Birbirlerini kendi mıntıkalarında dilenmekle suçlayarak kentin en işlek caddesinde saç saça baş başa birbirlerine giren bayanları etraftakiler ayırmaya çalıştı. Caddeden geçen insanların şaşkın bakışları ortasında hengame etmeye devam eden dilencilerin hengamesi güvenlik kameralarına saniye saniye yansıdı.
Boğazına jilet dayadı
“Türkiye’mizin yüz karası olan dilencilerden gına geldi”
“Dilenciler turistlerden para alamayınca şiddet uyguluyor”

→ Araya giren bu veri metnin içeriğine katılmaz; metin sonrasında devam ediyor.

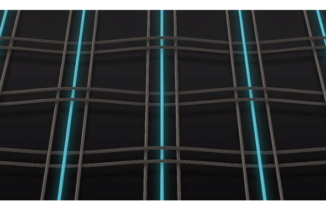 Screen Shot 2021-10-18 at 4.42.32 PM Screen Shot 2021-10-18 at 4.42.32 PM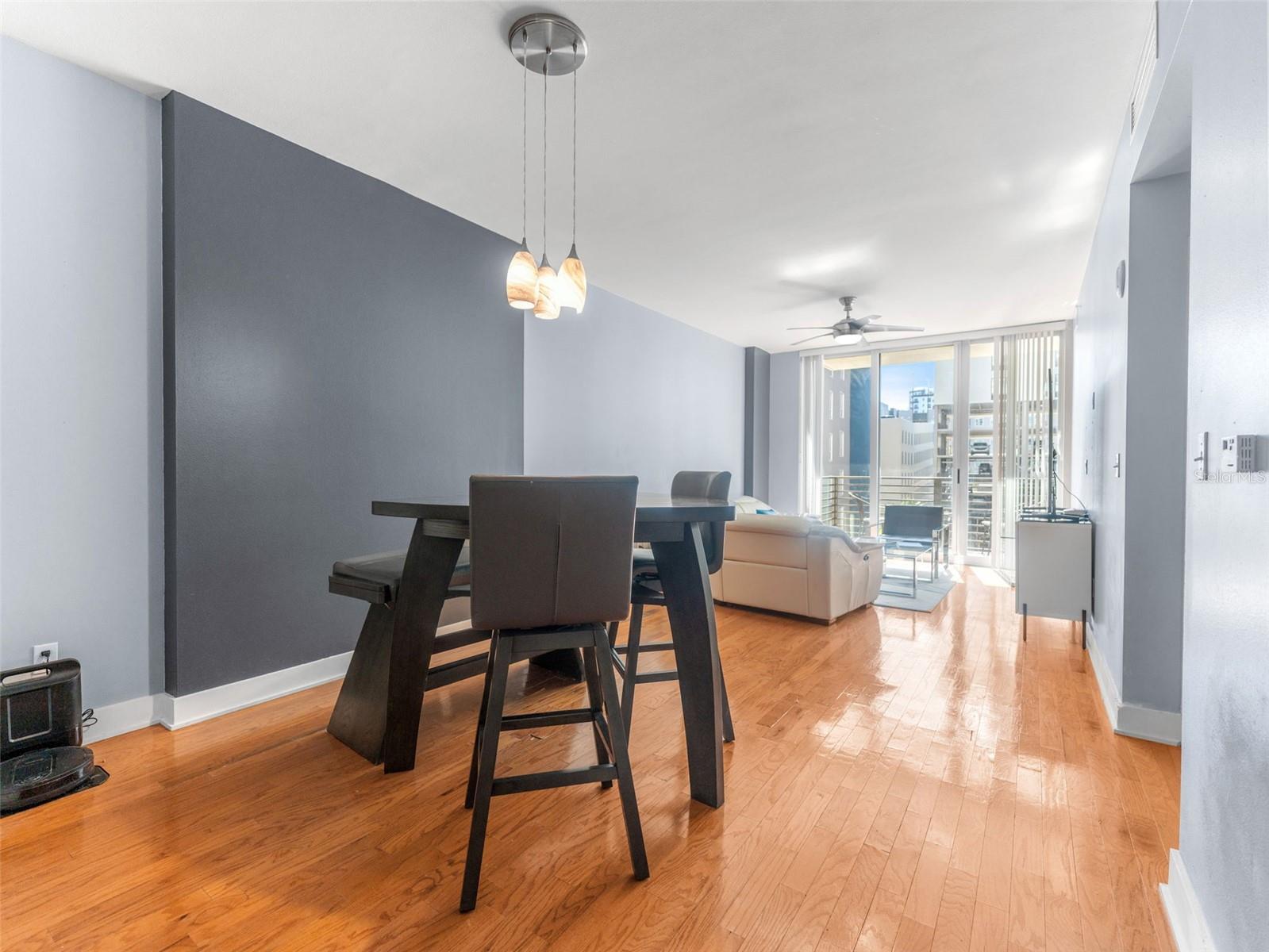 Image 5 of 37 For 1120 Kennedy Boulevard 315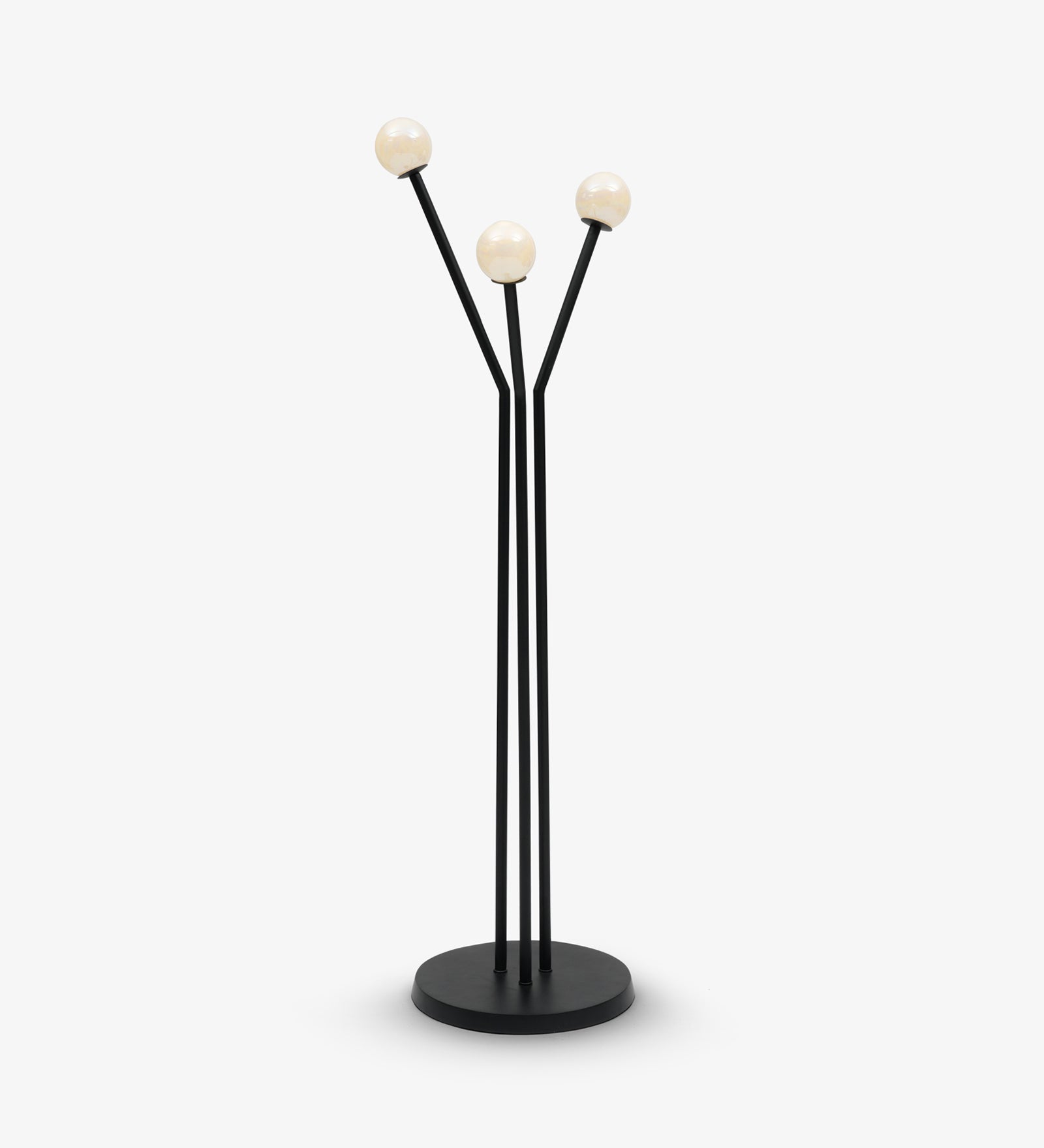 Niora Floor Lamp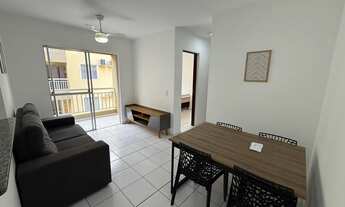 Imagem 6: Gran Village Araçagy 2 - porteira fechada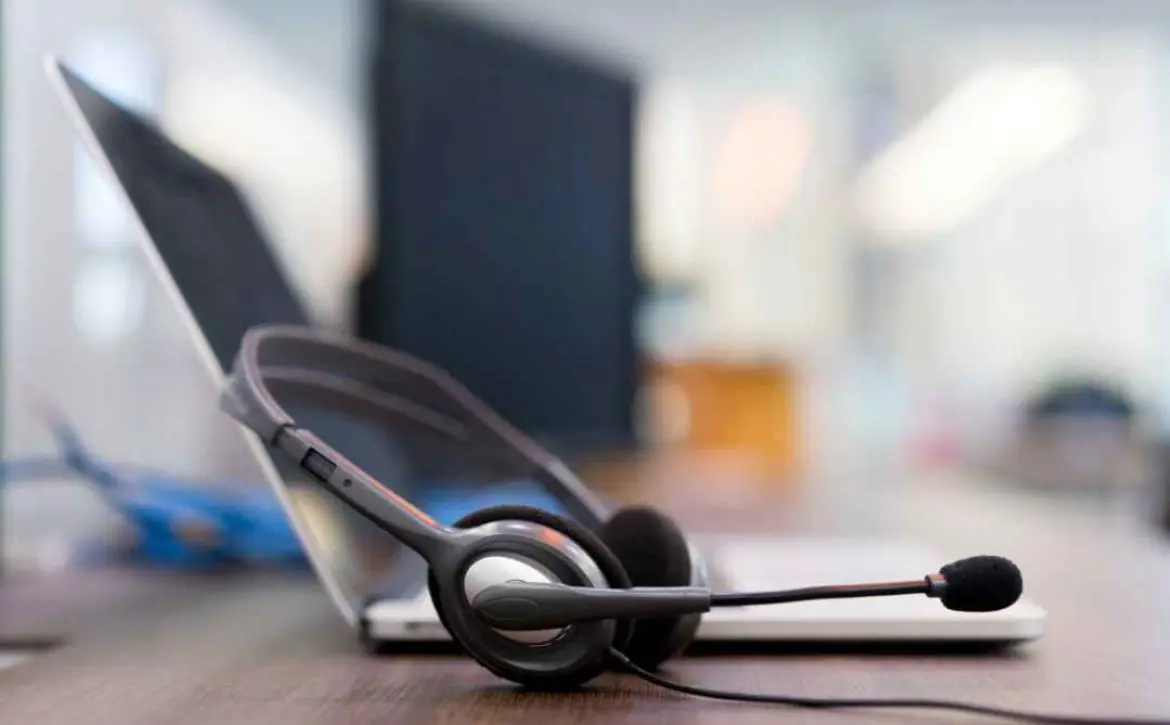 PROS OF HAVING A RESTAURANT CALL CENTER FOR YOUR BUSINESS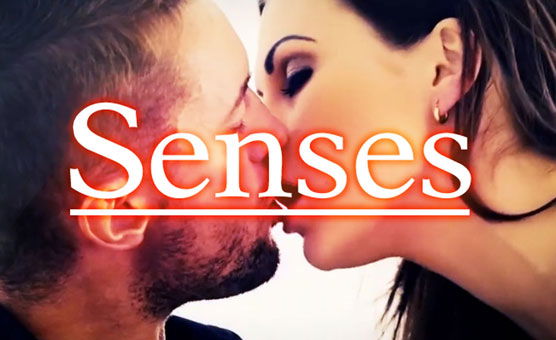 Senses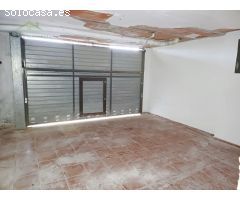Chalet a la venta en la urbanización California en el municipio de Canyelles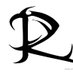 Ravi Showran (@rshowran) Twitter profile photo Ravi Showran (@rshowran) Twitter profile photo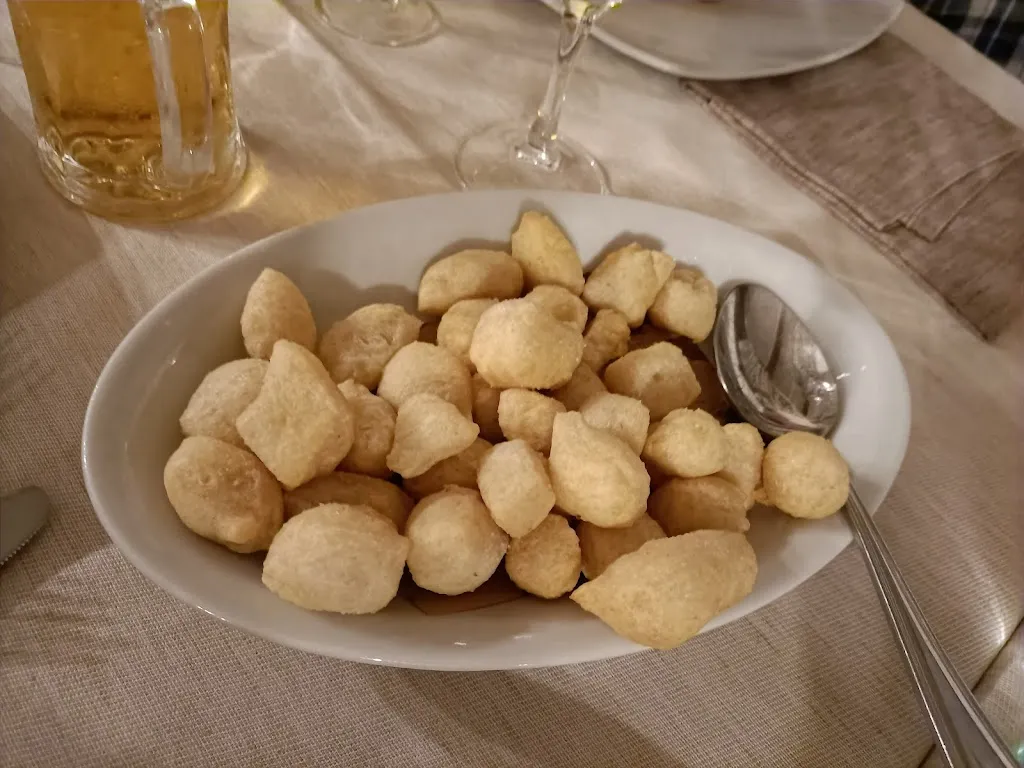 Menu_La Villetta_Cerchio_image_5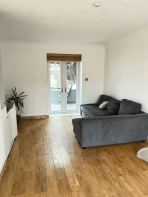 1, Bedford Grove, Cookridge, Leeds LS16 6DT
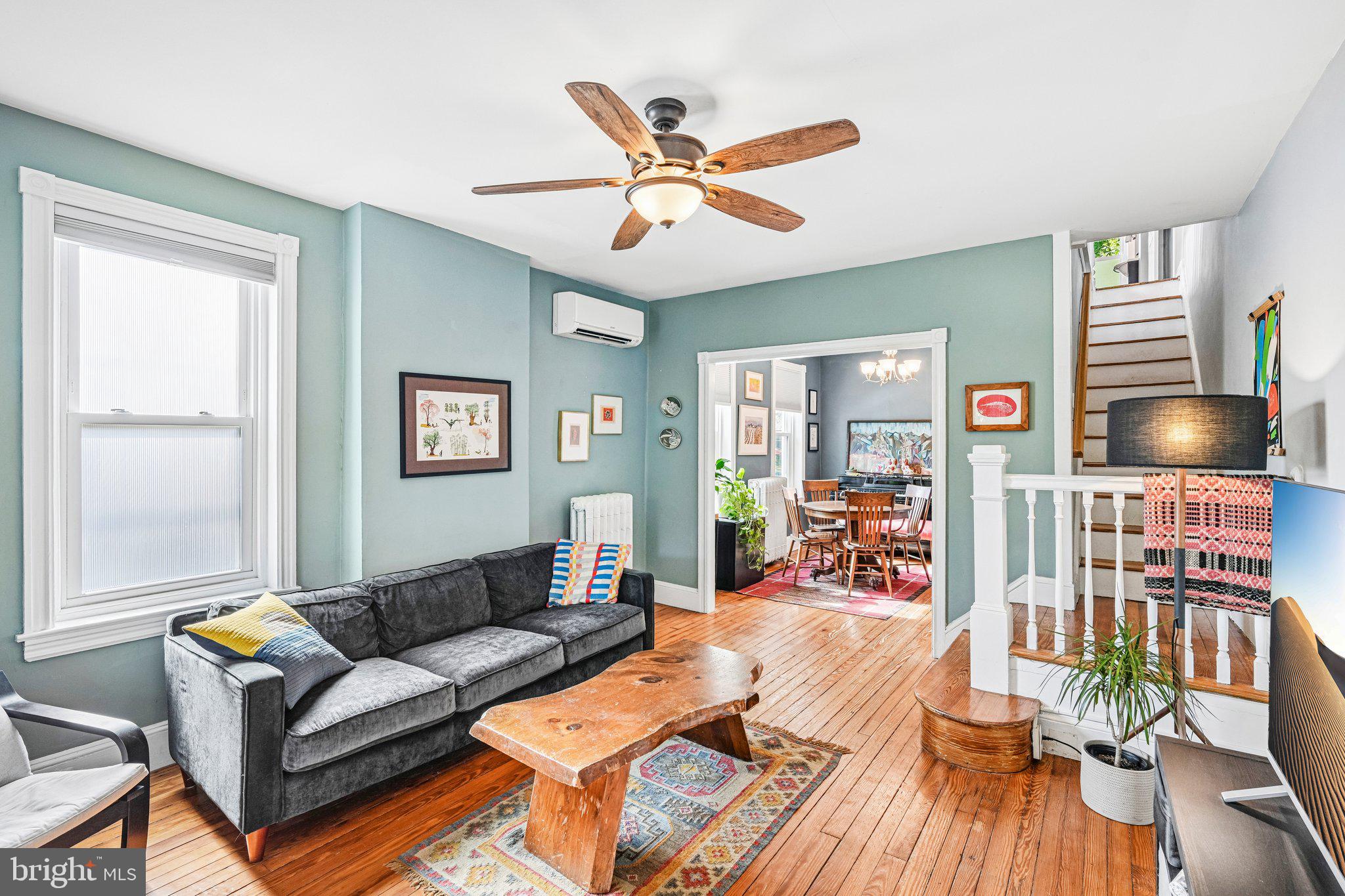 29 W WILLOW GROVE AVENUE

Taksim’de 30 yıldır esnaflık yaptıklarını söyleyen Yusuf Atalay da dilenci ve sokak satıcılarının ülke imajını son derece olumsuz bir formda etkilediğini lisana getirdi. Atalay, “Taksim’de 30 yıllık esnafız, dilenciler bizim kanayan büyük yaramız. Ülkemiz ismine güzel olmayan imgeler oluşturuyorlar. Dilenciler ve sokak satıcıları insanları, bilhassa turistleri çok rahatsız ediyor. Buna hoş bir tedbir alınması gerekiyor zira Türkiye’ye gelen turistlerin birçoğu Taksim’e uğruyor ve bizleri buradaki varlığımızla tanıyorlar. Bu yüzden, Taksim’in esnafı, vatandaşları ve bütün kolluk vazifelileri olarak buraya gelenlere sevgi ve muhabbet göstermemiz gerekir ve bunu da yapıyoruz. Lakin dilenciler ve sokak satıcıları insanları çok rahatsız ediyor. Buna iyi ve önemli bir halde tedbir alınması gerekiyor. Bu dilenciler turistlerden para istediklerinde alamayınca şiddet uyguluyor, turistleri esnafın dükkanına kadar kovalıyorlar. Biz müdahale edersek biz de şiddete maruz kalıyor, zorluk yaşıyoruz. Birebir vakitte bunlar bir şebeke, şirket gibiler. Birine bir şey verince hepsi bir anda etrafında toplanıyorlar” diyerek daha somut adımlar atılması tarafında yetkililerden istekte bulundu.